### EXERCISE
Drop every picture and give the entries back exactly.

● ● ● ● ●

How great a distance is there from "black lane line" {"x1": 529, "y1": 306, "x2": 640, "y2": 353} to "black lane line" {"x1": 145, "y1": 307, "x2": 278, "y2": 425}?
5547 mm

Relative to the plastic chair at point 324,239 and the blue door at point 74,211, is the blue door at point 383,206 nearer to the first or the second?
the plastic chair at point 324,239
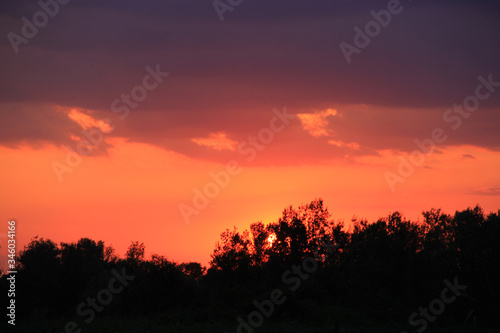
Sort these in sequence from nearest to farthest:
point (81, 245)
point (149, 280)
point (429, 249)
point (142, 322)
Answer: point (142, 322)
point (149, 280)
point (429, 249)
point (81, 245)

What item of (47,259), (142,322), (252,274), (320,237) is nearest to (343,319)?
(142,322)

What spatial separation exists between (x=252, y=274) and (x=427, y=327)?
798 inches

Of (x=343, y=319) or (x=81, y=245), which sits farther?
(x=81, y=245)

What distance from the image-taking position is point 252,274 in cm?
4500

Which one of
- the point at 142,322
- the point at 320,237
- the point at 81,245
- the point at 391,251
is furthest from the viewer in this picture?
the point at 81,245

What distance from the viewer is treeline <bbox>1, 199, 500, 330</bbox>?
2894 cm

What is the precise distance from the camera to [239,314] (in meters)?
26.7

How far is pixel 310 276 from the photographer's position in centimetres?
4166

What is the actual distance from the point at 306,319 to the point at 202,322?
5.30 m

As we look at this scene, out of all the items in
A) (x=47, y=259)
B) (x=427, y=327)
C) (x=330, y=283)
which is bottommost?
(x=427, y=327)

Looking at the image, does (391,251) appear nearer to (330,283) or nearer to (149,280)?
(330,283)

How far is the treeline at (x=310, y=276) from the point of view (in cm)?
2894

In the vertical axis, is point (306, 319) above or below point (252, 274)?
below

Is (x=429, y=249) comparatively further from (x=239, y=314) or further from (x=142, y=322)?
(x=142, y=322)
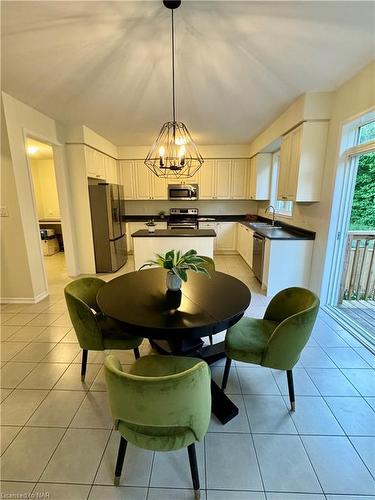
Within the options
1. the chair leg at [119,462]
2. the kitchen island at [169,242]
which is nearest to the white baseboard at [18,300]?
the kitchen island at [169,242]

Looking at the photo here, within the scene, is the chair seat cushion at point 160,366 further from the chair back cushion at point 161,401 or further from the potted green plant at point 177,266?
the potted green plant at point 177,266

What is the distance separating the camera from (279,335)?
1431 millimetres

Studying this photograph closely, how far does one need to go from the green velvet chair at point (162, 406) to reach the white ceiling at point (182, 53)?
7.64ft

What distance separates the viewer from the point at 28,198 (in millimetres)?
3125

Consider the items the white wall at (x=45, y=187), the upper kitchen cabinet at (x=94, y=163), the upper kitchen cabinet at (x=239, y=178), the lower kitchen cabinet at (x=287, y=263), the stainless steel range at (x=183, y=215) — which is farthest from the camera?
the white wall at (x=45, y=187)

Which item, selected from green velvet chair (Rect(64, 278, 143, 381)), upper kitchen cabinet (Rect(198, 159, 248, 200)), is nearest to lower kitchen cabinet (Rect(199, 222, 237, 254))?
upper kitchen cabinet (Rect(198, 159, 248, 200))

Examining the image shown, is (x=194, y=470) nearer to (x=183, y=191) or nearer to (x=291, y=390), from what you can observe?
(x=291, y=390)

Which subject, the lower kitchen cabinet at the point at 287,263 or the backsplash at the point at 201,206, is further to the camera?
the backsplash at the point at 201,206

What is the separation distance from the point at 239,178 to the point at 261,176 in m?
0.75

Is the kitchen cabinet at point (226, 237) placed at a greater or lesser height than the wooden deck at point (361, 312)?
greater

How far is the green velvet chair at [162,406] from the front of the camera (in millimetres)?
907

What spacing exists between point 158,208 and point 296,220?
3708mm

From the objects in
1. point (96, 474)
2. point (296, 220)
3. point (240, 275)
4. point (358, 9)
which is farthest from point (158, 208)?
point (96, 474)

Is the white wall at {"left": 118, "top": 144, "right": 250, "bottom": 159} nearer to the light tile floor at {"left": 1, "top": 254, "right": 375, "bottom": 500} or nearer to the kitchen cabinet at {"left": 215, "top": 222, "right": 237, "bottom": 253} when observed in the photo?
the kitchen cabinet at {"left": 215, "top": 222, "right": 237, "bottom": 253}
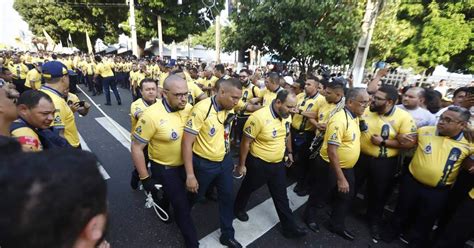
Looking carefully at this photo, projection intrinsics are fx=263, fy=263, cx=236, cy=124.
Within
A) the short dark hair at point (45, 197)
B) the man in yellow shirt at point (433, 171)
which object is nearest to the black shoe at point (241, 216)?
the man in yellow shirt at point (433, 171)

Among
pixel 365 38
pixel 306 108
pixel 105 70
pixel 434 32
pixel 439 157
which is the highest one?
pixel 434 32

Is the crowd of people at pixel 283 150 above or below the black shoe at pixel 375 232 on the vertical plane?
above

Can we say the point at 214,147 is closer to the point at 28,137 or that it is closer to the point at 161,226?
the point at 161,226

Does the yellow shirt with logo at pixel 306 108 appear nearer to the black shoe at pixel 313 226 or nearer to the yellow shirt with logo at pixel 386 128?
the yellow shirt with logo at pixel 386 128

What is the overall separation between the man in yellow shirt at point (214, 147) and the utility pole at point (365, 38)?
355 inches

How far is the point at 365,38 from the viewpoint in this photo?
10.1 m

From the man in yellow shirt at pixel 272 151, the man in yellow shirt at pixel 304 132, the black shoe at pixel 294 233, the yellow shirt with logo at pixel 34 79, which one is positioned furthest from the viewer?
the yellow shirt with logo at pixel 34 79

● ● ● ● ●

### EXPECTED OUTPUT
How great a distance is there from "black lane line" {"x1": 529, "y1": 306, "x2": 640, "y2": 353} to "black lane line" {"x1": 145, "y1": 307, "x2": 278, "y2": 425}?
5547 mm

Relative to the plastic chair at point 324,239 and the blue door at point 74,211, is the blue door at point 383,206 nearer to the first or the second?
the plastic chair at point 324,239
Sort these in sequence from nearest to farthest:
point (81, 245)
point (149, 280)
point (429, 249)
point (142, 322)
Answer: point (142, 322)
point (149, 280)
point (429, 249)
point (81, 245)

What item of (47,259), (142,322), (252,274), (320,237) is nearest to (343,319)?
(142,322)

What spatial separation exists between (x=252, y=274) and (x=427, y=327)?
798 inches

Of (x=343, y=319) or (x=81, y=245), which sits farther?
(x=81, y=245)

What distance from the image-taking position is point 252,274 in cm?
4500

Which one of
- the point at 142,322
- the point at 320,237
- the point at 81,245
- the point at 391,251
is furthest from the viewer in this picture?
the point at 81,245

What distance from the viewer is treeline <bbox>1, 199, 500, 330</bbox>?
2894 cm

What is the precise distance from the camera to [239,314] (in meters)?
26.7

How far is pixel 310 276 from the photographer's position in centimetres?
4166

What is the actual distance from the point at 306,319 to the point at 202,322?
5.30 m

As we look at this scene, out of all the items in
A) (x=47, y=259)
B) (x=427, y=327)
C) (x=330, y=283)
which is bottommost?
(x=427, y=327)

Looking at the image, does (391,251) appear nearer to (330,283) or nearer to (149,280)?
(330,283)

How far is the treeline at (x=310, y=276) from the point of view (in cm)?
2894

In the vertical axis, is point (306, 319) above or below point (252, 274)?
below

Is (x=429, y=249) comparatively further from (x=239, y=314) or further from (x=142, y=322)?
(x=142, y=322)
Within the options
1. the chair leg at [119,462]
2. the kitchen island at [169,242]
which is nearest to the white baseboard at [18,300]?
the kitchen island at [169,242]

Looking at the photo here, within the scene, is the chair seat cushion at point 160,366 further from the chair back cushion at point 161,401 or further from the potted green plant at point 177,266?
the potted green plant at point 177,266

What is the distance separating the camera from (279,335)?
1431 millimetres

Studying this photograph closely, how far does one need to go from the green velvet chair at point (162, 406) to reach the white ceiling at point (182, 53)?
7.64ft

What distance separates the viewer from the point at 28,198 (in millimetres)?
3125

Consider the items the white wall at (x=45, y=187), the upper kitchen cabinet at (x=94, y=163), the upper kitchen cabinet at (x=239, y=178), the lower kitchen cabinet at (x=287, y=263), the stainless steel range at (x=183, y=215) — which is farthest from the camera?
the white wall at (x=45, y=187)

Which item, selected from green velvet chair (Rect(64, 278, 143, 381)), upper kitchen cabinet (Rect(198, 159, 248, 200)), is nearest to lower kitchen cabinet (Rect(199, 222, 237, 254))?
upper kitchen cabinet (Rect(198, 159, 248, 200))

Examining the image shown, is (x=194, y=470) nearer to (x=183, y=191) or nearer to (x=291, y=390), from what you can observe?
(x=291, y=390)

Which subject, the lower kitchen cabinet at the point at 287,263 or the backsplash at the point at 201,206, is further to the camera?
the backsplash at the point at 201,206

What is the separation distance from the point at 239,178 to the point at 261,176 in m?
0.75

Is the kitchen cabinet at point (226, 237) placed at a greater or lesser height than the wooden deck at point (361, 312)?
greater

How far is the green velvet chair at [162,406] from the front of the camera (in millimetres)?
907

What spacing exists between point 158,208 and point 296,220?
3708mm

From the objects in
1. point (96, 474)
2. point (296, 220)
3. point (240, 275)
4. point (358, 9)
which is farthest from point (158, 208)?
point (96, 474)

Is the white wall at {"left": 118, "top": 144, "right": 250, "bottom": 159} nearer to the light tile floor at {"left": 1, "top": 254, "right": 375, "bottom": 500} or nearer to the kitchen cabinet at {"left": 215, "top": 222, "right": 237, "bottom": 253} when observed in the photo?
the kitchen cabinet at {"left": 215, "top": 222, "right": 237, "bottom": 253}
Looking carefully at this photo, projection intrinsics are fx=263, fy=263, cx=236, cy=124.
Within
A) the short dark hair at point (45, 197)
B) the man in yellow shirt at point (433, 171)
which object is nearest to the black shoe at point (241, 216)?
the man in yellow shirt at point (433, 171)

Among
pixel 365 38
pixel 306 108
pixel 105 70
pixel 434 32
pixel 439 157
which is the highest one?
pixel 434 32

Is the crowd of people at pixel 283 150 above or below the black shoe at pixel 375 232 on the vertical plane?
above

Can we say the point at 214,147 is closer to the point at 28,137 or that it is closer to the point at 161,226?
the point at 161,226

Does the yellow shirt with logo at pixel 306 108 appear nearer to the black shoe at pixel 313 226 or nearer to the yellow shirt with logo at pixel 386 128?
the yellow shirt with logo at pixel 386 128

What is the overall separation between the man in yellow shirt at point (214, 147) and the utility pole at point (365, 38)?
355 inches

How far is the point at 365,38 from the viewpoint in this photo?
10.1 m

From the man in yellow shirt at pixel 272 151, the man in yellow shirt at pixel 304 132, the black shoe at pixel 294 233, the yellow shirt with logo at pixel 34 79, which one is positioned furthest from the viewer?
the yellow shirt with logo at pixel 34 79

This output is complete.